Document segment:
_ _ _ _

# Unloading easy, loading PITA...



## Rebelwork (Jun 24, 2021)

I think the traiker is short but not sure. I've seen boat and trailer setups the same. When I got the boat it was hanging off 8". It was suggested to move boat flush to support motor. I won't be putting the motor on till next year. 

Unloading is easy. When I go to load it's a problem. I can get the boat over the center roller without using the crank. I've put the boat back as far as I think I can. The other day I got up some speed to trailer it and it hit the roller pretty hard. 

Not sure if there is something I'm missing. I thought maybe adding 3' extension to get it further in the water?

Is it too far back and I'm not getting on the bunks first?


----------



## MrGiggles (Jun 24, 2021)

What type of boat is it?

The bunks should always extend a couple inches past the transom. If yours do not, they need to be extended, or the winch post needs to be moved further up the tongue. 

If it's hitting the center roller and then stopping, the trailer needs to be deeper, or the bunks should be higher. The rollers really should not support any weight once the boat is loaded, they're only needed to support and guide the nose as it's being brought up the trailer.

If your ramps are really steep, you may try pulling out a little bit further, to keep the angle of approach low. My boat is harder to load if you back in too far. 

Playing with the hitch height of the vehicle can make a big difference as well.


----------



## Rebelwork (Jun 24, 2021)

.....


----------



## LDUBS (Jun 25, 2021)

I think MrGiggles earlier post is right on. And, I have the same experience with problems when I back the trailer in too far. 

Another thing you might want to consider is getting rid of the middle roller. I mean, why is it needed at all really. With those side guides, one roller up under the bow stem might be all you need.

To me the boat does seem to be sitting close to the trailer frame, at least closer than I'm used to seeing. But when I looked again just now, it could just be the way it appears in the photo. 

Additionally, If you mount the side guide upright supports under the trailer frame, there is less for the hull to get hung up on.


----------



## Rebelwork (Jun 25, 2021)

It's not riding on the bunks at all on loading till I pull it out of the water and it settles on the trailer. If it would use the bunks the front roller would assist rather than it caring the weight. It I'd don't go over the roller it has to be cranked over the roller. 

It rained yesturday and couldn't take it to the ramp. It would be worth it just to take a couple hours and pull the trailer out on that ramp and see if I can pull it out more.

_ _ _ _

Material provided:

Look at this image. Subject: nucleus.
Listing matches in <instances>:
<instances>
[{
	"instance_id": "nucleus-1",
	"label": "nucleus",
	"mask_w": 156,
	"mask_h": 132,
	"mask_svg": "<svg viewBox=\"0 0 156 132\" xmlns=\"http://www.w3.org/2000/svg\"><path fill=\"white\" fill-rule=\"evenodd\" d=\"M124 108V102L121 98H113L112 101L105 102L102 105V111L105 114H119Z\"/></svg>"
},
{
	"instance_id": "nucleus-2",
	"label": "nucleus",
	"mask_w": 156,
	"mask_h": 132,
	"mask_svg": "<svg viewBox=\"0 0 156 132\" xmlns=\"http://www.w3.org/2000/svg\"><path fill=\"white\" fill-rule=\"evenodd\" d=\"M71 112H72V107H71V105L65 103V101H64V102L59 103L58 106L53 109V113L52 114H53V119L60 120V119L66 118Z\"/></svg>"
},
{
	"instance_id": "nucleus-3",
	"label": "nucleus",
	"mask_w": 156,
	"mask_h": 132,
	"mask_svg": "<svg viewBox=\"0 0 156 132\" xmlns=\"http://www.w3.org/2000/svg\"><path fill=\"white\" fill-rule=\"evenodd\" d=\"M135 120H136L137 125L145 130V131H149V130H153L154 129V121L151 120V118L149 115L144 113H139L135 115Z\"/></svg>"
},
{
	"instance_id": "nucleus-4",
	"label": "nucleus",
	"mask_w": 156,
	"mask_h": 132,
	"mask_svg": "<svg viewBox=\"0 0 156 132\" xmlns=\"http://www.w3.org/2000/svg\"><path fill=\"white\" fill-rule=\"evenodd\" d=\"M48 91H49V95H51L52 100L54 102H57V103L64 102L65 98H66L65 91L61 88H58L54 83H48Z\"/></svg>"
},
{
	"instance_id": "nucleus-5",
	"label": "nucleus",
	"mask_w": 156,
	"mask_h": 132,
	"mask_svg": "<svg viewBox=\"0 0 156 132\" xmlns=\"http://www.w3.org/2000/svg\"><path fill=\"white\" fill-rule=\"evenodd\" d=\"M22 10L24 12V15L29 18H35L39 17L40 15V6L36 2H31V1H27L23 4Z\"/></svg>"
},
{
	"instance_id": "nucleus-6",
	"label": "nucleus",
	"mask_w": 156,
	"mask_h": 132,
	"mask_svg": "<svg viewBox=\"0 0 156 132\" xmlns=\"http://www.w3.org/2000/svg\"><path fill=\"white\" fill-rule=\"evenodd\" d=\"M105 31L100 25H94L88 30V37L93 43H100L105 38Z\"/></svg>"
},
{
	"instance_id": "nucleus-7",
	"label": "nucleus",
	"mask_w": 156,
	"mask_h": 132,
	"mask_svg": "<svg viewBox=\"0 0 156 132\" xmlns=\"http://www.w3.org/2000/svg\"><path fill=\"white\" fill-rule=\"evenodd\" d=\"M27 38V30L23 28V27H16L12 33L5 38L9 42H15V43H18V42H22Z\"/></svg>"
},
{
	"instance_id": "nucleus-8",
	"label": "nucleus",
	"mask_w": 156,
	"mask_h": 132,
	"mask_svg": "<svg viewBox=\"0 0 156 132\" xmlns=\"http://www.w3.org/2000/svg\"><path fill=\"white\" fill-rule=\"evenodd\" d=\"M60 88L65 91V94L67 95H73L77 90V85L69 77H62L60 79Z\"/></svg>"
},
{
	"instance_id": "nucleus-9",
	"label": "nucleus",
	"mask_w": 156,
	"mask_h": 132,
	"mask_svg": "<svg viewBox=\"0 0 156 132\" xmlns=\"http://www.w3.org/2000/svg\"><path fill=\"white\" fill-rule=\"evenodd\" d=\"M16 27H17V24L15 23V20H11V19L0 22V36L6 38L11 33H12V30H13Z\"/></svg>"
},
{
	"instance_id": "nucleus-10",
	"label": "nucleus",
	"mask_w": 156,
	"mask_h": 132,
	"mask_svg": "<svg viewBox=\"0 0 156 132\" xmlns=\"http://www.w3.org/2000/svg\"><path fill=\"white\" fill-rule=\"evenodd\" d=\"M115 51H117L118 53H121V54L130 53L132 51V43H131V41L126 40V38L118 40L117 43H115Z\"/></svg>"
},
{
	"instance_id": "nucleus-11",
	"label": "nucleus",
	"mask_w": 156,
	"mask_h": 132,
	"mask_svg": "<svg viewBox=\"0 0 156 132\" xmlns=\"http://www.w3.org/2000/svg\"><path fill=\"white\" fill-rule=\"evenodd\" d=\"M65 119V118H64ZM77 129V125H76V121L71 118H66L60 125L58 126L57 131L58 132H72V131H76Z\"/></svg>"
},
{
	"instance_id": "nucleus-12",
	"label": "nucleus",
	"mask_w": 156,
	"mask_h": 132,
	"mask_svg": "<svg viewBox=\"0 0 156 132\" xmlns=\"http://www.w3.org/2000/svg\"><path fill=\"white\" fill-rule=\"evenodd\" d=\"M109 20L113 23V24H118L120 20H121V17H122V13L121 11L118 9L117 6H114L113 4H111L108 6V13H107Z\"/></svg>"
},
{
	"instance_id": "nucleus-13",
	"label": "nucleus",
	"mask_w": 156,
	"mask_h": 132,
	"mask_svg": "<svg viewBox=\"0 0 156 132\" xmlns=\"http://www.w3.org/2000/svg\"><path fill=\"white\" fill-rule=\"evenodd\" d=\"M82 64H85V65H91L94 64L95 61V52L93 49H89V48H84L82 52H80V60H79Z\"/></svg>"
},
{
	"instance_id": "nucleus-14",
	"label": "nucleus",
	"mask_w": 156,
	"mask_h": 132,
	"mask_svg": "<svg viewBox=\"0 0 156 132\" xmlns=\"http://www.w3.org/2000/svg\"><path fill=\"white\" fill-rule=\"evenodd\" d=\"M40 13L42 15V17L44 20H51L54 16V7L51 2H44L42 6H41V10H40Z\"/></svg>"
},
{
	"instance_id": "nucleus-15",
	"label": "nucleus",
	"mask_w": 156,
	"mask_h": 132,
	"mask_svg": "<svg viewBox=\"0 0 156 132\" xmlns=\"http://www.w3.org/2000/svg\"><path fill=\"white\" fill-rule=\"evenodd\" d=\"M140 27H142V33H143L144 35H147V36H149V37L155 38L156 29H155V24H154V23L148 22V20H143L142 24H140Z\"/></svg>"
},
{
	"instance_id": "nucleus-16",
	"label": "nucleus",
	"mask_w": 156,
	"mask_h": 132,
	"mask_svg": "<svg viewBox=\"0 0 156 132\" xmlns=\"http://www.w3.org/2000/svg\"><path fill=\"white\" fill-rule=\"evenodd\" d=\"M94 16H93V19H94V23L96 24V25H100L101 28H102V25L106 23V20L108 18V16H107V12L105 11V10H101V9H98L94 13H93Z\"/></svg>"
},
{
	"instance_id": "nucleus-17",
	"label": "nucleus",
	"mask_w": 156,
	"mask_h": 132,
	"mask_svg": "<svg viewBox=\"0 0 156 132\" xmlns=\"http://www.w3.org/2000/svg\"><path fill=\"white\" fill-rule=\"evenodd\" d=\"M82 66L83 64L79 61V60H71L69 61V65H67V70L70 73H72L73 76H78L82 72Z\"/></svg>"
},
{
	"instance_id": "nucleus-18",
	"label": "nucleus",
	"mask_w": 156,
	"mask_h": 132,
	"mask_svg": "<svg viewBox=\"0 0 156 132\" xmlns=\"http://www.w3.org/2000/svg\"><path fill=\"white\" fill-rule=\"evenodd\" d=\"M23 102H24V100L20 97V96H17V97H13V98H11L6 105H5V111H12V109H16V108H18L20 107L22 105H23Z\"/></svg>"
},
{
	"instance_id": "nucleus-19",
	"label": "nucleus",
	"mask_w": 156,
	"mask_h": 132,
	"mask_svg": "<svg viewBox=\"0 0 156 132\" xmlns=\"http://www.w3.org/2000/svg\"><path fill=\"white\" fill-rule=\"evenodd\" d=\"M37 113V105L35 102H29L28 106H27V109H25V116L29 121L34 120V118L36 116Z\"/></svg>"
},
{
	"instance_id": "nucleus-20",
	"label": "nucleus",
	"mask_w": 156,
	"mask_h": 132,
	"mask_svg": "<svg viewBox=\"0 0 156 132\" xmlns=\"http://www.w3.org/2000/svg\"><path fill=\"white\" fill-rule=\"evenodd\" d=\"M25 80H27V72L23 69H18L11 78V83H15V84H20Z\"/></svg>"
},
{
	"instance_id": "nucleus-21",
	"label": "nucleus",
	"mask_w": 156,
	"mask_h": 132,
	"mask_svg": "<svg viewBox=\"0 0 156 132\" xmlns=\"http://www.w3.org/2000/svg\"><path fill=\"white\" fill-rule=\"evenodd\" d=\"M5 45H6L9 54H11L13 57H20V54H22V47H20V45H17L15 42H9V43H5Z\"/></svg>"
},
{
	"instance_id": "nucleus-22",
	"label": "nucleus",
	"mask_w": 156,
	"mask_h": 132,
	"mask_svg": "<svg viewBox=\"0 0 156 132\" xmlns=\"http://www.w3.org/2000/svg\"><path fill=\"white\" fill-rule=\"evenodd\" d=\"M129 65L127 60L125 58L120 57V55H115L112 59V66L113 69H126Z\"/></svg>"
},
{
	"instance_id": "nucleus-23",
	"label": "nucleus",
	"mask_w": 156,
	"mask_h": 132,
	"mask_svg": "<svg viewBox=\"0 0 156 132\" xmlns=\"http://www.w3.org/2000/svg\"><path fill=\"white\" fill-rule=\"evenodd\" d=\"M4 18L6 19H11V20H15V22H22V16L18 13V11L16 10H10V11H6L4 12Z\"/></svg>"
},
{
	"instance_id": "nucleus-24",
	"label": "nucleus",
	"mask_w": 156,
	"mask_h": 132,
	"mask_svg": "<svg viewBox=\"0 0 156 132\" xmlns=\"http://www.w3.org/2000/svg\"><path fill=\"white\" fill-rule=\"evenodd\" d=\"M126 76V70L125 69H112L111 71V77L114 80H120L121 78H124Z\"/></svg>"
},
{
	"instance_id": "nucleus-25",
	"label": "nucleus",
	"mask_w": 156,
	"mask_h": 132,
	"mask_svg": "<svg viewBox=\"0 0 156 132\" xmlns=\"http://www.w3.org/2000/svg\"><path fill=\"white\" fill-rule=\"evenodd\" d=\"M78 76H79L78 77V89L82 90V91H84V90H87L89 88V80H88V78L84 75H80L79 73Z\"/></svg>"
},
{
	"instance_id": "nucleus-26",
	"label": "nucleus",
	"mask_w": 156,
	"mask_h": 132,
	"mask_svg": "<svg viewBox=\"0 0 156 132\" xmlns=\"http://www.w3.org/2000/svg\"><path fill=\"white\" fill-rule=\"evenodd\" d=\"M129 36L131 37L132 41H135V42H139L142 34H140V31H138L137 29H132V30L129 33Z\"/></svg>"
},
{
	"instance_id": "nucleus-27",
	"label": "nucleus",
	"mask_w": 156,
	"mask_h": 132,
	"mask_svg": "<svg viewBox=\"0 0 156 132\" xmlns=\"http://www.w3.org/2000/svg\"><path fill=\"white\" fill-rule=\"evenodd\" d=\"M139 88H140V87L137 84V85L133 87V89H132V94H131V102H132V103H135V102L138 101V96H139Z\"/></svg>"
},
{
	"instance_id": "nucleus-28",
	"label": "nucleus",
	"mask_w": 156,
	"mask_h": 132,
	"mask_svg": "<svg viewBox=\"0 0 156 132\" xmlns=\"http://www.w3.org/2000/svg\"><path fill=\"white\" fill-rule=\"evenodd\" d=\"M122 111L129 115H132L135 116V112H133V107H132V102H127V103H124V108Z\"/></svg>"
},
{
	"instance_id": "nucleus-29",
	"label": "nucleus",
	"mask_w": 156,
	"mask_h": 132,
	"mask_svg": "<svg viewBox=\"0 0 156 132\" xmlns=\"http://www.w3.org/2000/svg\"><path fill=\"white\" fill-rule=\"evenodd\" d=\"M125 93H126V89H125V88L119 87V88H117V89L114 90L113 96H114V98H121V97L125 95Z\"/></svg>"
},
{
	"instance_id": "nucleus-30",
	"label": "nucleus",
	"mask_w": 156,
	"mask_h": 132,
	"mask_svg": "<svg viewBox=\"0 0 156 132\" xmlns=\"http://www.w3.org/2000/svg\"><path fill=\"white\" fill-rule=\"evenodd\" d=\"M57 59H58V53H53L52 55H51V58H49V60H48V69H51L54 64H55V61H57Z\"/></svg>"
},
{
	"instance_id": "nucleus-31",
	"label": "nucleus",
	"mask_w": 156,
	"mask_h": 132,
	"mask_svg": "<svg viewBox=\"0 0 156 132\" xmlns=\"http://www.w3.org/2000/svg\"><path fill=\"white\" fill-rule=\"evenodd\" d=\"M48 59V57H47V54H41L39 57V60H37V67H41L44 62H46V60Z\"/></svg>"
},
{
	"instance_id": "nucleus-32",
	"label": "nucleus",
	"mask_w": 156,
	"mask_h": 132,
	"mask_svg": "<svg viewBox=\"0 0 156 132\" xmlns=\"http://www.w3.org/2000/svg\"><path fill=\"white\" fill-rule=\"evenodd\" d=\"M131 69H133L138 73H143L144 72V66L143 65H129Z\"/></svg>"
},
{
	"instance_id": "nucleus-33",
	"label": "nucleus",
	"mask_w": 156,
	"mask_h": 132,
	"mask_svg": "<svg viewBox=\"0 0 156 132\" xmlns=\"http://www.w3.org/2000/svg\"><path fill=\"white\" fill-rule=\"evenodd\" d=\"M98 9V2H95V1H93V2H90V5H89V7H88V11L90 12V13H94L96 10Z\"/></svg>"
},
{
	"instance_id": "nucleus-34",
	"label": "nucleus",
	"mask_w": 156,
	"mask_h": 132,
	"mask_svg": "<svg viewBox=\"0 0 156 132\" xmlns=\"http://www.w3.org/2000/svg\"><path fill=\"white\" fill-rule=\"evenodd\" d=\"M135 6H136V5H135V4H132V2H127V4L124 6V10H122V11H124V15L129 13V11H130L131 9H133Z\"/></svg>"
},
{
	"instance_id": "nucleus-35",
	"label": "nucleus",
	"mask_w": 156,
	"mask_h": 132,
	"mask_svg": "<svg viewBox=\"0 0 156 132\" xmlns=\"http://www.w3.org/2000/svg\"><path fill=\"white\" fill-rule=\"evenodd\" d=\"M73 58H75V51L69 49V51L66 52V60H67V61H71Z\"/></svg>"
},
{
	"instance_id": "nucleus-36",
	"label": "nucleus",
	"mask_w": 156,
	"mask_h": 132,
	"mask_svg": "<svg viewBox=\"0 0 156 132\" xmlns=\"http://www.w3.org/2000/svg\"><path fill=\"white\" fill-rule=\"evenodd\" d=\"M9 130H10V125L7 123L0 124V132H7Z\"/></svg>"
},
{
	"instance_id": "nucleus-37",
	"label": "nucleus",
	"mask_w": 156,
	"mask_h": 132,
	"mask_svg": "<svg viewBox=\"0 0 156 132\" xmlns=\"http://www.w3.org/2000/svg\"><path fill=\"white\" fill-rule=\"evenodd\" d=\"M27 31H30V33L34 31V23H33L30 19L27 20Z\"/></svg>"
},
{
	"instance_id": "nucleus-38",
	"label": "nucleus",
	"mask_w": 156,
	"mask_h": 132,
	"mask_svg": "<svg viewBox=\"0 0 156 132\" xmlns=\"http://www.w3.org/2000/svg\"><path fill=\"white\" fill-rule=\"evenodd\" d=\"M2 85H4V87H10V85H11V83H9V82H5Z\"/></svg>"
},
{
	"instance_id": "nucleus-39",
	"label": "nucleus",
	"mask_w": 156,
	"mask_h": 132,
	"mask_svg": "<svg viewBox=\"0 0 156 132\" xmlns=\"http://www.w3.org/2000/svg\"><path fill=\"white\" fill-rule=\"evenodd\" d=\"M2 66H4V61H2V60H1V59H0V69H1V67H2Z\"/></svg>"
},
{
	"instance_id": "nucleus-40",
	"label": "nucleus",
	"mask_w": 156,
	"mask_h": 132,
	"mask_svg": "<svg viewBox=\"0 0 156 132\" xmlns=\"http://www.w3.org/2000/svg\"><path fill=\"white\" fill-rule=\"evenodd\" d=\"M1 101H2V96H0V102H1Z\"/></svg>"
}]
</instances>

_ _ _ _

Task requirements: In the boat-loading thread, reproduce everything from "I think the" down to "MrGiggles (Jun 24, 2021)", swapping "roller" for "guide wheel".

Answer:
I think the traiker is short but not sure. I've seen boat and trailer setups the same. When I got the boat it was hanging off 8". It was suggested to move boat flush to support motor. I won't be putting the motor on till next year. 

Unloading is easy. When I go to load it's a problem. I can get the boat over the center guide wheel without using the crank. I've put the boat back as far as I think I can. The other day I got up some speed to trailer it and it hit the guide wheel pretty hard. 

Not sure if there is something I'm missing. I thought maybe adding 3' extension to get it further in the water?

Is it too far back and I'm not getting on the bunks first?


----------



## MrGiggles (Jun 24, 2021)